The roof was fashioned from glass, inspired by the vast greenhouses at Kew Gardens. An extensive library of leather-bound books covered one wall of the laboratory. The shelves were three-storeys high, with a cast-iron spiral staircase that wound up to the top. Each step bore a curlicued rendering of the initials of Aubrey’s great-great-grandfather, and his family’s crest appeared in stained glass at each leaded window. At least, in the windows that had survived Aubrey’s ill-advised, youthful experiments with compressed gasses.


But Aubrey was a callow youth no longer. He had plumbed nature’s secrets, and now his toil and research would bear fruit.


The figure lay inside a large glass tank in the middle of Aubrey’s laboratory.
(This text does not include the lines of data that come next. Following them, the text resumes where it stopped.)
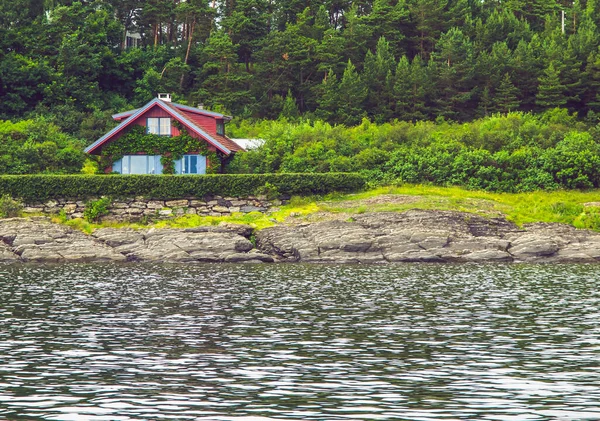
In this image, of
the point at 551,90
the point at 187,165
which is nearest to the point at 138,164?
the point at 187,165

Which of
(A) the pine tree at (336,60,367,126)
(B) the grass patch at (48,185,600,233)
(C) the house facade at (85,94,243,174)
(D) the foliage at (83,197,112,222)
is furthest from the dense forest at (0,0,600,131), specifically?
(B) the grass patch at (48,185,600,233)

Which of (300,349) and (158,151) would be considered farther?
(158,151)

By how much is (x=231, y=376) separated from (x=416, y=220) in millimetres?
38895

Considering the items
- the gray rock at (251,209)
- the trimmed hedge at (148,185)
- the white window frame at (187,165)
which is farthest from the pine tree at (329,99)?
the gray rock at (251,209)

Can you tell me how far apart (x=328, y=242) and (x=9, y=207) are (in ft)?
73.8

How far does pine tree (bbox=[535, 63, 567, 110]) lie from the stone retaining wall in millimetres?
38308

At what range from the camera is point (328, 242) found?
179 feet

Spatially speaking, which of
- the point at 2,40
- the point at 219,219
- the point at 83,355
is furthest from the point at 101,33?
the point at 83,355

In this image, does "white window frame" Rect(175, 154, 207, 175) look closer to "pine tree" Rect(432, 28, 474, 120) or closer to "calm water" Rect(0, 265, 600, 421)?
"calm water" Rect(0, 265, 600, 421)

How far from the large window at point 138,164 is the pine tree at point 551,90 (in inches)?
1603

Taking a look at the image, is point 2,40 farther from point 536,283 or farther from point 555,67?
point 536,283

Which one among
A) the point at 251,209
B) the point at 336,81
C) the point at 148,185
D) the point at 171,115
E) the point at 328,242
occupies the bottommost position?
the point at 328,242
The water it contained was cloudy and white, luminous from the brightness of the lightning that filled the room at intervals. Aubrey leaned against the side of the tank and peered fondly at his creation.


At him.


Aubrey had put so much work into his creature, and soon—soon—he would have a man, fashioned by his own hands, as beautiful as Aubrey had power to imagine.


As the rain beat ever harder against the glass panes of his laboratory’s roof, Aubrey looked over at a fluttering dial that told him the lightning was at just the right intensity for his man to breathe at last.
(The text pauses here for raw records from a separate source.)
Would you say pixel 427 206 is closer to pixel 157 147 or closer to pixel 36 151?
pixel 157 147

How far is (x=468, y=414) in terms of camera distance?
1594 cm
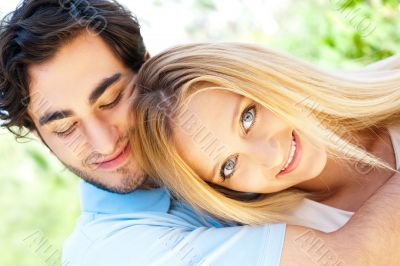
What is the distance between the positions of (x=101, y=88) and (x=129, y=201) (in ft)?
1.17

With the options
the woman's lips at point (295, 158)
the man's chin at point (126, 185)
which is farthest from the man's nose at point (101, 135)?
the woman's lips at point (295, 158)

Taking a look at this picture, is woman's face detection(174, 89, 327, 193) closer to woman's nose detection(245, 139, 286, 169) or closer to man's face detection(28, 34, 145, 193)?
woman's nose detection(245, 139, 286, 169)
He stepped back from the tank, then grabbed the handle of a huge brass switch. Still watching the dial fidget in its glass case, the needle advanced just enough, and Aubrey pulled down the handle.
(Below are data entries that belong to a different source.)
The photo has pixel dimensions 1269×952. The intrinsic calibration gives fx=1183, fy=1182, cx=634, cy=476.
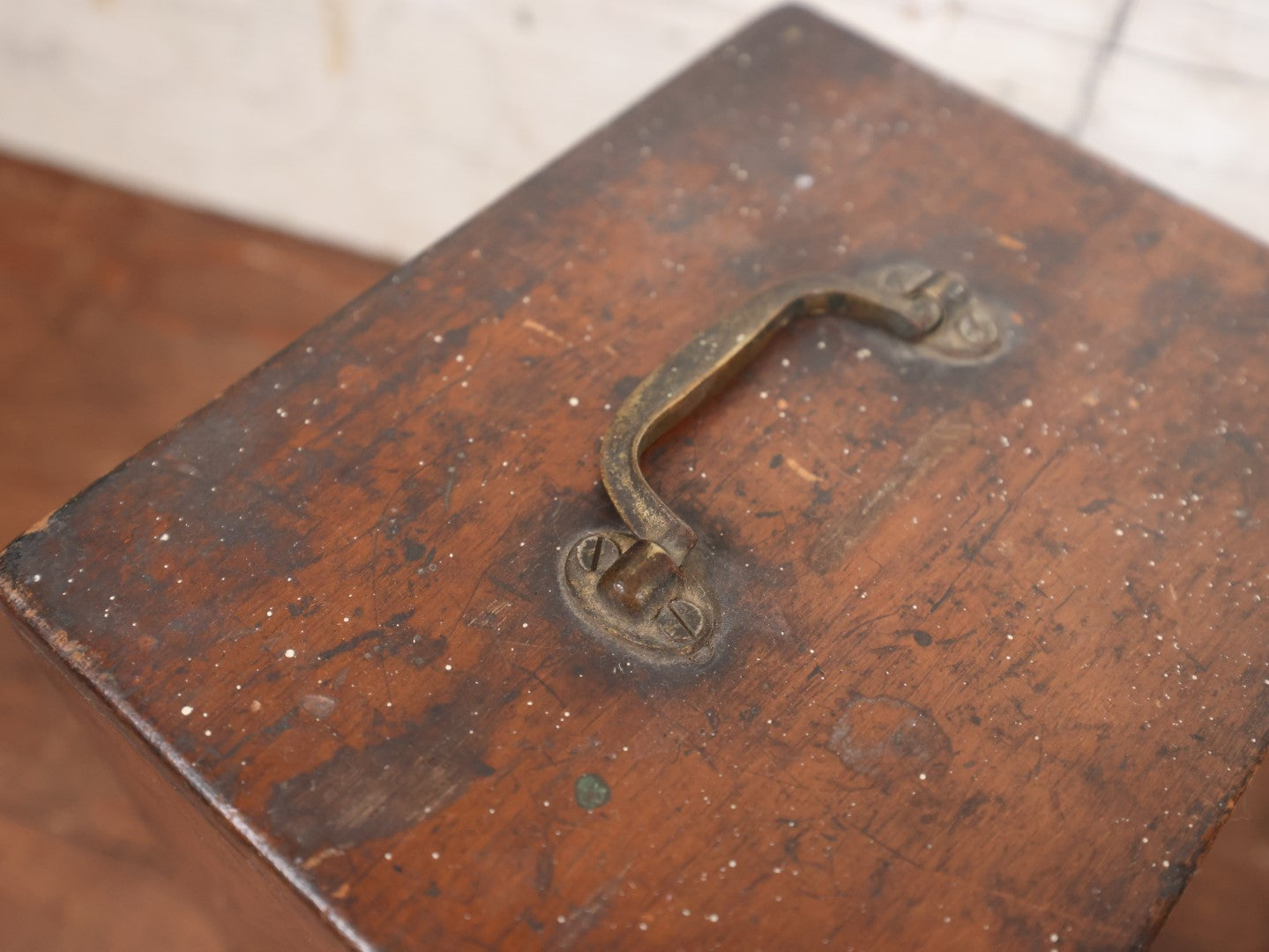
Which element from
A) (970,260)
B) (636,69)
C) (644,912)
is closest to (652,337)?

A great sizzling tore the air, and Aubrey had to squint behind his green-lensed goggles. A bolt of lightning shot down from the inverted conductor that hung from the ceiling and arced into the machinery that stood next to the tank.


The tank’s glass sides cracked apart and the cloudy water burst across the floor. There, twitching on a wooden platform inside what was left of the tank, was Aubrey’s man.


Aubrey yanked off his goggles and stared in awe at the figure.


“It lives!” Aubrey cried. I’ve always wanted to say that. He took a step closer, clutching his hands, unable to tear his gaze away from the man before him. The man Aubrey had created. “He lives! Hurrah, I have a date for the party!”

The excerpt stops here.